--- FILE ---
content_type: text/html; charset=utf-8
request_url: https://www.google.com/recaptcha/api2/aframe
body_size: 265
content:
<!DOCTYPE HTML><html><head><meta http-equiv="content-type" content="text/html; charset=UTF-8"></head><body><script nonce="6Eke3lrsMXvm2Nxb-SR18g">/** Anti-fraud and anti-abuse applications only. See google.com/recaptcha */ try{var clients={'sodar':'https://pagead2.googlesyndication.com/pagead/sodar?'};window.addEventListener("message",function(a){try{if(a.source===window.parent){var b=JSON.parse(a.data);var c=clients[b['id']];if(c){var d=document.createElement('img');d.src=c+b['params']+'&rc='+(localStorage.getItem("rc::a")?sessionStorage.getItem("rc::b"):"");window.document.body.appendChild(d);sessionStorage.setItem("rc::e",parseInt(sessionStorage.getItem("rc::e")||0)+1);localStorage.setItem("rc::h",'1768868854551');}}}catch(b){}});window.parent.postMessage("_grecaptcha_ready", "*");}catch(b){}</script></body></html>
-------------------------
### To do
Reproduce the listing above in its entirety, unchanged.

### Written answer
--- FILE ---
content_type: text/html; charset=utf-8
request_url: https://www.google.com/recaptcha/api2/aframe
body_size: 265
content:
<!DOCTYPE HTML><html><head><meta http-equiv="content-type" content="text/html; charset=UTF-8"></head><body><script nonce="6Eke3lrsMXvm2Nxb-SR18g">/** Anti-fraud and anti-abuse applications only. See google.com/recaptcha */ try{var clients={'sodar':'https://pagead2.googlesyndication.com/pagead/sodar?'};window.addEventListener("message",function(a){try{if(a.source===window.parent){var b=JSON.parse(a.data);var c=clients[b['id']];if(c){var d=document.createElement('img');d.src=c+b['params']+'&rc='+(localStorage.getItem("rc::a")?sessionStorage.getItem("rc::b"):"");window.document.body.appendChild(d);sessionStorage.setItem("rc::e",parseInt(sessionStorage.getItem("rc::e")||0)+1);localStorage.setItem("rc::h",'1768868854551');}}}catch(b){}});window.parent.postMessage("_grecaptcha_ready", "*");}catch(b){}</script></body></html>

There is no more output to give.